汇总 pandas GroupBy中的列值作为dict [英] Aggregate column values in pandas GroupBy as a dict
问题描述
这是我过去面试中遇到的问题。
This is the question I had during the interview in the past.
我们的输入数据包含以下列:
We have the input data having the following columns:
语言,产品ID,货架ID,等级
language, product id, shelf id, rank
例如,输入将采用以下格式
For instance, the input would have the following format
English, 742005, 4560, 10.2
English, 6000075389352, 4560, 49
French, 899883993, 4560, 32
French, 731317391, 7868, 81
我们想对语言,货架ID列进行分组操作,并根据等级属性中的desc排序产品列表会导致输出具有以下格式:
we would like to do "group by" operation on language, shelf id columns and sort the list of products based on sort desc on "rank" attribute, which would result in the output having the following format:
语言,shelf_id,{product_id:rank1,product_id:rank2 ....}
Language, shelf_id, {product_id:rank1, product_id:rank2 ....}
每条记录。
对于给定的输入,输出如下:
For the given input, the output would be the following:
English, 4560, {6000075389352:49, 742005:10.2}
French, 4560, 899883993:32
French, 7868, 731317391:81
我解决了这个问题,方法是制作一个带有键的字典(通过组合语言和货架ID来创建),并插入产品ID,为每个键排列等级。

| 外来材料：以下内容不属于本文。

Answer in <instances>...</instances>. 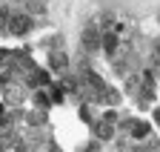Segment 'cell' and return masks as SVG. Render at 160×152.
<instances>
[{
	"instance_id": "6da1fadb",
	"label": "cell",
	"mask_w": 160,
	"mask_h": 152,
	"mask_svg": "<svg viewBox=\"0 0 160 152\" xmlns=\"http://www.w3.org/2000/svg\"><path fill=\"white\" fill-rule=\"evenodd\" d=\"M32 26H34L32 17H29V14H23V12H17V14H12V17H9L6 32H9V34H26Z\"/></svg>"
},
{
	"instance_id": "7a4b0ae2",
	"label": "cell",
	"mask_w": 160,
	"mask_h": 152,
	"mask_svg": "<svg viewBox=\"0 0 160 152\" xmlns=\"http://www.w3.org/2000/svg\"><path fill=\"white\" fill-rule=\"evenodd\" d=\"M80 40H83V49H86V52H97L100 46H103V34H100L94 26H89V29L83 32V37H80Z\"/></svg>"
},
{
	"instance_id": "3957f363",
	"label": "cell",
	"mask_w": 160,
	"mask_h": 152,
	"mask_svg": "<svg viewBox=\"0 0 160 152\" xmlns=\"http://www.w3.org/2000/svg\"><path fill=\"white\" fill-rule=\"evenodd\" d=\"M92 129H94V138H100V141H112L114 138V129L109 123H92Z\"/></svg>"
},
{
	"instance_id": "277c9868",
	"label": "cell",
	"mask_w": 160,
	"mask_h": 152,
	"mask_svg": "<svg viewBox=\"0 0 160 152\" xmlns=\"http://www.w3.org/2000/svg\"><path fill=\"white\" fill-rule=\"evenodd\" d=\"M152 132V126L149 123H140V121H132V138H146Z\"/></svg>"
},
{
	"instance_id": "5b68a950",
	"label": "cell",
	"mask_w": 160,
	"mask_h": 152,
	"mask_svg": "<svg viewBox=\"0 0 160 152\" xmlns=\"http://www.w3.org/2000/svg\"><path fill=\"white\" fill-rule=\"evenodd\" d=\"M103 49H106V55H114L117 52V37L114 34H103Z\"/></svg>"
},
{
	"instance_id": "8992f818",
	"label": "cell",
	"mask_w": 160,
	"mask_h": 152,
	"mask_svg": "<svg viewBox=\"0 0 160 152\" xmlns=\"http://www.w3.org/2000/svg\"><path fill=\"white\" fill-rule=\"evenodd\" d=\"M49 63H52V69L63 72V69H66V55H52V58H49Z\"/></svg>"
},
{
	"instance_id": "52a82bcc",
	"label": "cell",
	"mask_w": 160,
	"mask_h": 152,
	"mask_svg": "<svg viewBox=\"0 0 160 152\" xmlns=\"http://www.w3.org/2000/svg\"><path fill=\"white\" fill-rule=\"evenodd\" d=\"M103 98H106V103H117V101H120V95H117L114 89H103Z\"/></svg>"
},
{
	"instance_id": "ba28073f",
	"label": "cell",
	"mask_w": 160,
	"mask_h": 152,
	"mask_svg": "<svg viewBox=\"0 0 160 152\" xmlns=\"http://www.w3.org/2000/svg\"><path fill=\"white\" fill-rule=\"evenodd\" d=\"M23 3H26L29 12H43V3H40V0H23Z\"/></svg>"
},
{
	"instance_id": "9c48e42d",
	"label": "cell",
	"mask_w": 160,
	"mask_h": 152,
	"mask_svg": "<svg viewBox=\"0 0 160 152\" xmlns=\"http://www.w3.org/2000/svg\"><path fill=\"white\" fill-rule=\"evenodd\" d=\"M83 152H100V146H97V144H89V146H86Z\"/></svg>"
}]
</instances>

I solved this problem by making a dictionary with the key (which is created by combining the language and shelf id) and inserting the product id, rank for each of the key.

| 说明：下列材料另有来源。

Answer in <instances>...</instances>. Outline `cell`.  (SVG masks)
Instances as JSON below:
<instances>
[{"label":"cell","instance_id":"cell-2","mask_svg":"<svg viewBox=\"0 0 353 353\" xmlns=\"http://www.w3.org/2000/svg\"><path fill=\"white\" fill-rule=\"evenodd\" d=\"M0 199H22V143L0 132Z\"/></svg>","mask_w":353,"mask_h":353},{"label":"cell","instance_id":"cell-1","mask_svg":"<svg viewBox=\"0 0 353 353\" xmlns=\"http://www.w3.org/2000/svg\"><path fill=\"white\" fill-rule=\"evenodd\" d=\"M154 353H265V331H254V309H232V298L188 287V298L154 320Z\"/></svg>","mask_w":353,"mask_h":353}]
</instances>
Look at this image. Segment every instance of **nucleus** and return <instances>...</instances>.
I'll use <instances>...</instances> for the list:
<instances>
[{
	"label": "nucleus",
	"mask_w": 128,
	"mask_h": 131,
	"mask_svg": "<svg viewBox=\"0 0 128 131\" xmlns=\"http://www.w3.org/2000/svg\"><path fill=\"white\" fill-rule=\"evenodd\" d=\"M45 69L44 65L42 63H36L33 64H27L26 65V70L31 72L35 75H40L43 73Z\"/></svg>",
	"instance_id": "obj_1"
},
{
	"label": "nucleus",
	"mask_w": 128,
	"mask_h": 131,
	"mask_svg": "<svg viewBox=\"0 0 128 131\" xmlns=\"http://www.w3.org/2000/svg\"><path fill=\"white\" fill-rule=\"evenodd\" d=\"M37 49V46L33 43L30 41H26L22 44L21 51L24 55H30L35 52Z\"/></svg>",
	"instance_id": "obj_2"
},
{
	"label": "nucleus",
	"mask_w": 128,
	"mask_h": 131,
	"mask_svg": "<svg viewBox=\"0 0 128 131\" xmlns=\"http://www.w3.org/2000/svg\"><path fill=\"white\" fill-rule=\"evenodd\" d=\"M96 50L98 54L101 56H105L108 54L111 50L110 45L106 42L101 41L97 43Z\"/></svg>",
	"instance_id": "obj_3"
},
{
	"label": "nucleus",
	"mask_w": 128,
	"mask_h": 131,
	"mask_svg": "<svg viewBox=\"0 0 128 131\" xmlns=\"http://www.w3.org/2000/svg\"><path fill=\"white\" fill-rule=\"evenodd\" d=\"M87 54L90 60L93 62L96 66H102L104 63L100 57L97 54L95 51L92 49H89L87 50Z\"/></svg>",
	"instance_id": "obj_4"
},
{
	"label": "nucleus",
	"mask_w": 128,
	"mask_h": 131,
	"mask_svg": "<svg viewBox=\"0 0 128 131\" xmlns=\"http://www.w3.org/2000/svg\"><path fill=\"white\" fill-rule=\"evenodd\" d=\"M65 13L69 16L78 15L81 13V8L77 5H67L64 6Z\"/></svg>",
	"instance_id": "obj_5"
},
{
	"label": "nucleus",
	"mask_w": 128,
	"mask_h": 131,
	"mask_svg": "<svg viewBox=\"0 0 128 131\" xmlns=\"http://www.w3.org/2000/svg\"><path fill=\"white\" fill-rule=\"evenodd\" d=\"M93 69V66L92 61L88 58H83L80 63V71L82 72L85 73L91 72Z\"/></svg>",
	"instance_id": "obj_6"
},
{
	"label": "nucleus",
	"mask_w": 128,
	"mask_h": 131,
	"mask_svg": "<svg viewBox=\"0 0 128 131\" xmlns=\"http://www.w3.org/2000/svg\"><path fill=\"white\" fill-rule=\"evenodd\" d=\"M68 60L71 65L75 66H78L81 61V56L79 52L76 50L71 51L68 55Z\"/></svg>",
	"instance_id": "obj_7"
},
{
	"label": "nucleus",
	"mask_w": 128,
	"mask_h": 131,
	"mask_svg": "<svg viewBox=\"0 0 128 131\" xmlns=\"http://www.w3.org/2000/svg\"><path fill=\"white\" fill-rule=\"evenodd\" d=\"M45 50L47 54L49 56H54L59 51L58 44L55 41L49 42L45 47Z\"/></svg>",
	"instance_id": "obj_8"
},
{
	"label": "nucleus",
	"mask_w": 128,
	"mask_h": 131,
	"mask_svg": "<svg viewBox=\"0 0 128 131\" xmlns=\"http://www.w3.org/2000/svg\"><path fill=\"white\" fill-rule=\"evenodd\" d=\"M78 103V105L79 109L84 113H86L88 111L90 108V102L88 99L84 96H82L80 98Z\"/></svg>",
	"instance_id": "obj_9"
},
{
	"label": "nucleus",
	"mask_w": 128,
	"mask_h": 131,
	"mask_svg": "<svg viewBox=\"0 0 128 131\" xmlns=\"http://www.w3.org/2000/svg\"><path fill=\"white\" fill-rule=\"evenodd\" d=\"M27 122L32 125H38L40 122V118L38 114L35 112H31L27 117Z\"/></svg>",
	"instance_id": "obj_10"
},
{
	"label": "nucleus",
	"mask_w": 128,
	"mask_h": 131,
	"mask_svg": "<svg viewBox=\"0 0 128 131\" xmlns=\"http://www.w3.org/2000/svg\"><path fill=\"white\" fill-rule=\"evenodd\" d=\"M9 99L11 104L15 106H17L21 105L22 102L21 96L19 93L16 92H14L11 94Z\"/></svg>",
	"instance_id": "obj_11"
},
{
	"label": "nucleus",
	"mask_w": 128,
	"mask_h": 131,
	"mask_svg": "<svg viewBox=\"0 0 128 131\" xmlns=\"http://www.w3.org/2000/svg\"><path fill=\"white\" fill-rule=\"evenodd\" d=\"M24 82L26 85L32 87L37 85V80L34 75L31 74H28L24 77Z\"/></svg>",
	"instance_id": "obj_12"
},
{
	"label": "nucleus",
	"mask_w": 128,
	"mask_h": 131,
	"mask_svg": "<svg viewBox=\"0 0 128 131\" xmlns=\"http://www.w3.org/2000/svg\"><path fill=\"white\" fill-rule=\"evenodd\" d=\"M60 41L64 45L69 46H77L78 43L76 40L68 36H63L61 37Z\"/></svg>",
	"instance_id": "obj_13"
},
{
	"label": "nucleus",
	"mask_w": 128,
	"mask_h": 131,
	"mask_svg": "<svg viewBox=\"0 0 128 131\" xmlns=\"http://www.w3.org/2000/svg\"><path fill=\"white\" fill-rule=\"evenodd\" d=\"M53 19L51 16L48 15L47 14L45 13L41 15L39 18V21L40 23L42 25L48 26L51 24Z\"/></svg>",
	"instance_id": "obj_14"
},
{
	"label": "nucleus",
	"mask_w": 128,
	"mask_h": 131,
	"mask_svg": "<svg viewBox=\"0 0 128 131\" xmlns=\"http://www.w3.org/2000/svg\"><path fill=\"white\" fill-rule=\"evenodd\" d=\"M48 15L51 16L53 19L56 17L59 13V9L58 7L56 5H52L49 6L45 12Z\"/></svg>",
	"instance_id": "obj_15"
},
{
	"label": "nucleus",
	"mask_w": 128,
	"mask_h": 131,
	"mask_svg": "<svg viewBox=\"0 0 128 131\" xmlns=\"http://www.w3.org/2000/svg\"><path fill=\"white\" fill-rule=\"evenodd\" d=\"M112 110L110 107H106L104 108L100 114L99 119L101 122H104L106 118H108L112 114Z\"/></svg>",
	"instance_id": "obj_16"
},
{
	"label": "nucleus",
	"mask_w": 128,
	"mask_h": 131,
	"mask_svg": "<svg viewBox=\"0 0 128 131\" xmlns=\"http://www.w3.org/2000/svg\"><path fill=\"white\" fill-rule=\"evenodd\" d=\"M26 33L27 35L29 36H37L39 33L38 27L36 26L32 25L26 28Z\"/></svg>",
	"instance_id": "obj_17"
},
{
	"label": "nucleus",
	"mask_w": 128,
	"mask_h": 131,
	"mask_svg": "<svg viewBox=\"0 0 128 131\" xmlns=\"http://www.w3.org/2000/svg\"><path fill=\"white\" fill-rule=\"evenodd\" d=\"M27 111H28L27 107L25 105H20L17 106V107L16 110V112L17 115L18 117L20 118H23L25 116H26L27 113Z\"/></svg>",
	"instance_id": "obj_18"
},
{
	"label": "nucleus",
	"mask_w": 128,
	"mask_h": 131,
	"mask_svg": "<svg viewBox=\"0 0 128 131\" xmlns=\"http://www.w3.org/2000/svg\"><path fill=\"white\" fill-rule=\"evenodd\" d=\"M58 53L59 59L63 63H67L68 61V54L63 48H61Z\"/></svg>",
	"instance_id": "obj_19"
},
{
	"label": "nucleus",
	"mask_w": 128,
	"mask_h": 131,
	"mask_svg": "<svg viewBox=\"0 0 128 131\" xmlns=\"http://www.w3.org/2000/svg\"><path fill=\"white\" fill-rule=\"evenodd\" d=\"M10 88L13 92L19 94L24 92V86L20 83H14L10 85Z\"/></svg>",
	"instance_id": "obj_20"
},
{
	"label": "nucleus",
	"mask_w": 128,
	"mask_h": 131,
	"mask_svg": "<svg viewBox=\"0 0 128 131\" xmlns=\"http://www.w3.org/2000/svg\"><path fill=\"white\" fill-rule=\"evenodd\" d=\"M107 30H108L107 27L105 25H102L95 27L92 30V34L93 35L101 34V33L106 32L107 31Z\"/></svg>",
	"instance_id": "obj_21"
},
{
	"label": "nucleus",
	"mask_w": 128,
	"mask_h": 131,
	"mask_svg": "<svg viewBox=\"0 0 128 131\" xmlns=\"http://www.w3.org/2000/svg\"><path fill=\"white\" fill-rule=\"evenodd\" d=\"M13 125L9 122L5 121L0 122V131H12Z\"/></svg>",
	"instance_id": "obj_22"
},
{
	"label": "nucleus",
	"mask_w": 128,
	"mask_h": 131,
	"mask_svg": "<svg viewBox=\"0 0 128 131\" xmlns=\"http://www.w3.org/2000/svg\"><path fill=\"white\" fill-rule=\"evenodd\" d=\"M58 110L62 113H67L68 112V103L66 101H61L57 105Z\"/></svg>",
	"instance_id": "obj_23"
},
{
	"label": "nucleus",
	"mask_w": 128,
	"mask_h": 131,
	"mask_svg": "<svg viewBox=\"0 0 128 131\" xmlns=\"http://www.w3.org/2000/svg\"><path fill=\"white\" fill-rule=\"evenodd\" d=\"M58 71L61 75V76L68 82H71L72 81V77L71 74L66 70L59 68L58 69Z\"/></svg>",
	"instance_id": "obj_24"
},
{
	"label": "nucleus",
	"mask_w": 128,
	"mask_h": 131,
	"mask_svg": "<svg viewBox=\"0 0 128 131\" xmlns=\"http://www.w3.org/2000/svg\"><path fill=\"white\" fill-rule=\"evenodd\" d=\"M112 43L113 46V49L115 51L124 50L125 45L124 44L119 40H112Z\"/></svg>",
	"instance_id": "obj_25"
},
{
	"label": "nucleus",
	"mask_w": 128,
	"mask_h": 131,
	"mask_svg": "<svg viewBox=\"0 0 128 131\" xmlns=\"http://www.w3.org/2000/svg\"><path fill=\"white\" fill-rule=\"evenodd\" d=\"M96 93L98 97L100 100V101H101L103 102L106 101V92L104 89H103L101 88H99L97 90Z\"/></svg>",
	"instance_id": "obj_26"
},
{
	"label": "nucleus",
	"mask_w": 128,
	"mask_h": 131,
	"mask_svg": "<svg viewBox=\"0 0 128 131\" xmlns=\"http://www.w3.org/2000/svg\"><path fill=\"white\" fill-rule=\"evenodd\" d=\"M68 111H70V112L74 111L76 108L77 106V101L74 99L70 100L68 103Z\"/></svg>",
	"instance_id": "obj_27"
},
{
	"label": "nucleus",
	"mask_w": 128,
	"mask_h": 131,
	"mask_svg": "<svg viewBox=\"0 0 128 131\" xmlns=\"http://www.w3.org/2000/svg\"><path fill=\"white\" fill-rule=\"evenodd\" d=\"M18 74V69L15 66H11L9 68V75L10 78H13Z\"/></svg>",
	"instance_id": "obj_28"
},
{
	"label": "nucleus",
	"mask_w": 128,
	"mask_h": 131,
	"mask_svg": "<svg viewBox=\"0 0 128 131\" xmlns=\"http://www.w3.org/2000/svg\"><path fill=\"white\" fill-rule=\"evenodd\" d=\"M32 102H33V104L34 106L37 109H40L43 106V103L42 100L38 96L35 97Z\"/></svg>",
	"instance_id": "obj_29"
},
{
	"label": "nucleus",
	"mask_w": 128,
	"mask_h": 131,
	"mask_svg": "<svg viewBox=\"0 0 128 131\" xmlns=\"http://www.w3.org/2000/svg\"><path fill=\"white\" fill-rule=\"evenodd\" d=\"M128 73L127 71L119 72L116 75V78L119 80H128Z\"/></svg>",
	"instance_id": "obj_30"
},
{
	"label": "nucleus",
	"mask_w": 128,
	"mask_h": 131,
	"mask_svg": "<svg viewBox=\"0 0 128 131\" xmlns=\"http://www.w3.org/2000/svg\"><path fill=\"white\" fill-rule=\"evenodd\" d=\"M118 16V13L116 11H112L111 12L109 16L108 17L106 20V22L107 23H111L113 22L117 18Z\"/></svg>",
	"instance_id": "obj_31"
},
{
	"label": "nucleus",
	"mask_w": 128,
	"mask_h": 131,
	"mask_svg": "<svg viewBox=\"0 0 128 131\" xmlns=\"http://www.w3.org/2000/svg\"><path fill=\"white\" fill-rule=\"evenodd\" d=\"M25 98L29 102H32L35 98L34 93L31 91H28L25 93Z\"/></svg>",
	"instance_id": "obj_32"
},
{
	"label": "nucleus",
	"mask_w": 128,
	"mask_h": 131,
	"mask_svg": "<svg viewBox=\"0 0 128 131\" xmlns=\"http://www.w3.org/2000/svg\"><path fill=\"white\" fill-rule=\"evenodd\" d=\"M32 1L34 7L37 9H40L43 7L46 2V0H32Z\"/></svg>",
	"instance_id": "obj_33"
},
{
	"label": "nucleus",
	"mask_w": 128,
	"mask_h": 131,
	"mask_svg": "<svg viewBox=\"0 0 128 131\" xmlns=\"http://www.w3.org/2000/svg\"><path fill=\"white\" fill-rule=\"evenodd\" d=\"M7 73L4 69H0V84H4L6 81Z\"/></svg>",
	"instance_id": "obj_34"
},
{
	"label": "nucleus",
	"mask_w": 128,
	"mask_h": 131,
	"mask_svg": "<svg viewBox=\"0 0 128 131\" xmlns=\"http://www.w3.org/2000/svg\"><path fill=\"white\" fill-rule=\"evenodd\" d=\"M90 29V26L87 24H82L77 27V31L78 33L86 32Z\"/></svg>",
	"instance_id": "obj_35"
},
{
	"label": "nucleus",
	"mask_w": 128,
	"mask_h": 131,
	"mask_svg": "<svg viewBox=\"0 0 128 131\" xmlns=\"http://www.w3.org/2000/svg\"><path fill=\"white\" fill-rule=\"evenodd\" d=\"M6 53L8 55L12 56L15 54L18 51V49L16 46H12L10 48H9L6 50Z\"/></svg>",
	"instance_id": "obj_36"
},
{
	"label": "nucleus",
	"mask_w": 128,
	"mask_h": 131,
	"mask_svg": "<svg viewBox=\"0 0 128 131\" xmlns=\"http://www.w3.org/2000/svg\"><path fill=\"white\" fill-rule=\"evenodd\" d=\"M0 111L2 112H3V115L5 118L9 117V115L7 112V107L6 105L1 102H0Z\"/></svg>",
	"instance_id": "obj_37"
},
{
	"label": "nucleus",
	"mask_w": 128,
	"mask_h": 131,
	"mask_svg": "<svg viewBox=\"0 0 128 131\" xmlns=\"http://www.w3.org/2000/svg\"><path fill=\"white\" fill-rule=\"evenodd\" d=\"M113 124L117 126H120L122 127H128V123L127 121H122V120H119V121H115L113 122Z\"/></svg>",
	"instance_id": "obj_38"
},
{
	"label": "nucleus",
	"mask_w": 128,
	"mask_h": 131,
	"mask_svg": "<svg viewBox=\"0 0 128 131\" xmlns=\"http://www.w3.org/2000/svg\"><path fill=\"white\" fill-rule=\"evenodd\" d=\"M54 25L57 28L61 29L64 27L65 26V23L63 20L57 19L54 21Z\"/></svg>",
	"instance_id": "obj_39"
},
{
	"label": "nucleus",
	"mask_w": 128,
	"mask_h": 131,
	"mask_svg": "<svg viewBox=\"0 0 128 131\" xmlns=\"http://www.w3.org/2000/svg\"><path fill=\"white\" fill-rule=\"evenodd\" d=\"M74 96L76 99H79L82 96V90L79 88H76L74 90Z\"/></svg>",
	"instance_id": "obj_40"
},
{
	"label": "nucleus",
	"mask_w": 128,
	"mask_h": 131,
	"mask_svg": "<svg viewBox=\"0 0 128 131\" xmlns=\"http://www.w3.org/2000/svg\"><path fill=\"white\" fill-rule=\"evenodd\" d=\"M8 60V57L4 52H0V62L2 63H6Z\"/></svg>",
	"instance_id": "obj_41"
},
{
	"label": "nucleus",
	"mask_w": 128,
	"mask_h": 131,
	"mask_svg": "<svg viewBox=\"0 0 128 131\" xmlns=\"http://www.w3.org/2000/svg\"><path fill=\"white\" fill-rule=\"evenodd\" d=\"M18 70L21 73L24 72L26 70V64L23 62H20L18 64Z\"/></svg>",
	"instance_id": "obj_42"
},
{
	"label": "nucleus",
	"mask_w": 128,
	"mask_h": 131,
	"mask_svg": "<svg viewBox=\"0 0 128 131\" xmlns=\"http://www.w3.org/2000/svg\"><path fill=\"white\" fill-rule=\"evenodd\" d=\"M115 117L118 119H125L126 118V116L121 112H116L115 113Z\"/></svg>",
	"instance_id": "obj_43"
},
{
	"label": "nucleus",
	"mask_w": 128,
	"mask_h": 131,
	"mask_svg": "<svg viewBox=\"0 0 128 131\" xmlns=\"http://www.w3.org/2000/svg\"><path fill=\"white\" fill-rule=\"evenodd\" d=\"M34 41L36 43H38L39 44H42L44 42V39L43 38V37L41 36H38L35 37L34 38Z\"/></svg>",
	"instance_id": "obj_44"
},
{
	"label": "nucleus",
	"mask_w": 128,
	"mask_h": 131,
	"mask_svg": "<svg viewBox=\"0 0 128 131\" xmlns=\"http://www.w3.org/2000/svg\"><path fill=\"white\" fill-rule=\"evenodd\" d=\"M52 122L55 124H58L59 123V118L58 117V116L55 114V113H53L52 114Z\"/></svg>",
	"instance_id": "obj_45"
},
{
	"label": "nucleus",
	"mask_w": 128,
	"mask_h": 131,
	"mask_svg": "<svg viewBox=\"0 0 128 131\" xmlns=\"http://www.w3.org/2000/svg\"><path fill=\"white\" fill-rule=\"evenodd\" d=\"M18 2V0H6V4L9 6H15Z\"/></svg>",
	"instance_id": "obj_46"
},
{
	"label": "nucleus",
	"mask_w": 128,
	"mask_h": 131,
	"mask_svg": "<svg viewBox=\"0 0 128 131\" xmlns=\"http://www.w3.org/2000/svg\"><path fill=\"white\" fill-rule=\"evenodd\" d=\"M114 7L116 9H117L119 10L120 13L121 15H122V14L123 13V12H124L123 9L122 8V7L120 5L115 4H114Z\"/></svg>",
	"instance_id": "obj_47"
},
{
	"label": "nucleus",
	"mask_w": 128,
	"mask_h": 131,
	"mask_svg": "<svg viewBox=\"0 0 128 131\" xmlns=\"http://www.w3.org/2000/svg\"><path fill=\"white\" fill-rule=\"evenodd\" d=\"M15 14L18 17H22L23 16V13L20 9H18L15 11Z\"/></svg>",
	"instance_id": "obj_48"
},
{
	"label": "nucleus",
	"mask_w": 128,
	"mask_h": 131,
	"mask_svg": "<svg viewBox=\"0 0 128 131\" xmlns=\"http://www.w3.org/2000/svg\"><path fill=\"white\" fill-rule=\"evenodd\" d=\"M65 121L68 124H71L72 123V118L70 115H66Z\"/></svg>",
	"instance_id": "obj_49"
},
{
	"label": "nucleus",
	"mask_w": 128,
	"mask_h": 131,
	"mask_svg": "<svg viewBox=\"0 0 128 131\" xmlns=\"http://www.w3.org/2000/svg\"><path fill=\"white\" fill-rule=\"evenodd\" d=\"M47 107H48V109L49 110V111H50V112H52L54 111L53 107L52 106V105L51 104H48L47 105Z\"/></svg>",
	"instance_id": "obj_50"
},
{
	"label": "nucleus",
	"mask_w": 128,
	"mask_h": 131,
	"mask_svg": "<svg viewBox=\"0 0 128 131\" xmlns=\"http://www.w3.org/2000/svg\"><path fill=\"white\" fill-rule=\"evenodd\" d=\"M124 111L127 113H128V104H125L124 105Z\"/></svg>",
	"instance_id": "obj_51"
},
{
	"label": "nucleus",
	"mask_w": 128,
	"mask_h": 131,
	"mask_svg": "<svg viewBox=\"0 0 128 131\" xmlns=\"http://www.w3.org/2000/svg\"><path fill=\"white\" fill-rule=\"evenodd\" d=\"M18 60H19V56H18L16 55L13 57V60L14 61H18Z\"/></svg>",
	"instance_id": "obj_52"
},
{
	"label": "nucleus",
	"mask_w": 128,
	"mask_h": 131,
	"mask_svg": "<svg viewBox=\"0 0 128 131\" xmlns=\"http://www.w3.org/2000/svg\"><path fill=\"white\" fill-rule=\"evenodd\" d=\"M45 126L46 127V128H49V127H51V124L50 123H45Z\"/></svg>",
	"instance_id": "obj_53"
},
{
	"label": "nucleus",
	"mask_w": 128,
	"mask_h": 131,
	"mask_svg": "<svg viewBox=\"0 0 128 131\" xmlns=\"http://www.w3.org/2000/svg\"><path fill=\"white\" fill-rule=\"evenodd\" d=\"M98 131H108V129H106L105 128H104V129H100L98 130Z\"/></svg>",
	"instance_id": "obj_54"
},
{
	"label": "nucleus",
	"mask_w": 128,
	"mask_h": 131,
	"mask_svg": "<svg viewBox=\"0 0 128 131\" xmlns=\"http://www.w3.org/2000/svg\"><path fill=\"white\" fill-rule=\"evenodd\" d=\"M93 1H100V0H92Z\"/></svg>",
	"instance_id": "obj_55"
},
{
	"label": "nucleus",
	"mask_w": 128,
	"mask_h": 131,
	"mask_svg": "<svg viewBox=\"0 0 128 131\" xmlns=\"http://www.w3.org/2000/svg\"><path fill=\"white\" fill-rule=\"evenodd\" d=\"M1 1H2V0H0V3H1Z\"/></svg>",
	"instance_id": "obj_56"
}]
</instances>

我的方法有效,但是看起来有一种使用python pandas库的简便方法。我已经阅读了一些参考资料,但是我仍然不确定是否有一种比我所做的更好的方法(通过使用具有该密钥的语言,架子ID和字典来创建密钥来解决问题)
My method worked, but it looks like there's an easier way of doing it using the python pandas library. I've read some references, but I'm still not sure if there's a superior method to what I've done (solving the problem by creating the key using language, shelf id and dictionary having that key)
任何帮助将不胜感激。
推荐答案
设置
df = pd.read_csv('file.csv', header=None)
df.columns = ['Lang', 'product_id', 'shelf_id', 'rank_id']
df
Lang product_id shelf_id rank_id
0 English 742005 4560 10.2
1 English 6000075389352 4560 49.0
2 French 899883993 4560 32.0
3 French 731317391 7868 81.0
您可以使用 df.groupby
按 Lang
和 shelf_id
分组。然后使用 df.apply
获得 {productid:rankid}
的字典:
You can use df.groupby
to group by Lang
and shelf_id
. Then use df.apply
to get a dictionary of {productid : rankid}
:
(df.groupby(['Lang', 'shelf_id'], as_index=False)
.apply(lambda x: dict(zip(x['product_id'], x['rank_id'])))
.reset_index(name='mapping'))
Lang shelf_id mapping
0 English 4560 {6000075389352: 49.0, 742005: 10.2}
1 French 4560 {899883993: 32.0}
2 French 7868 {731317391: 81.0}
这篇关于汇总 pandas GroupBy中的列值作为dict的文章就介绍到这了,希望我们推荐的答案对大家有所帮助,也希望大家多多支持IT屋!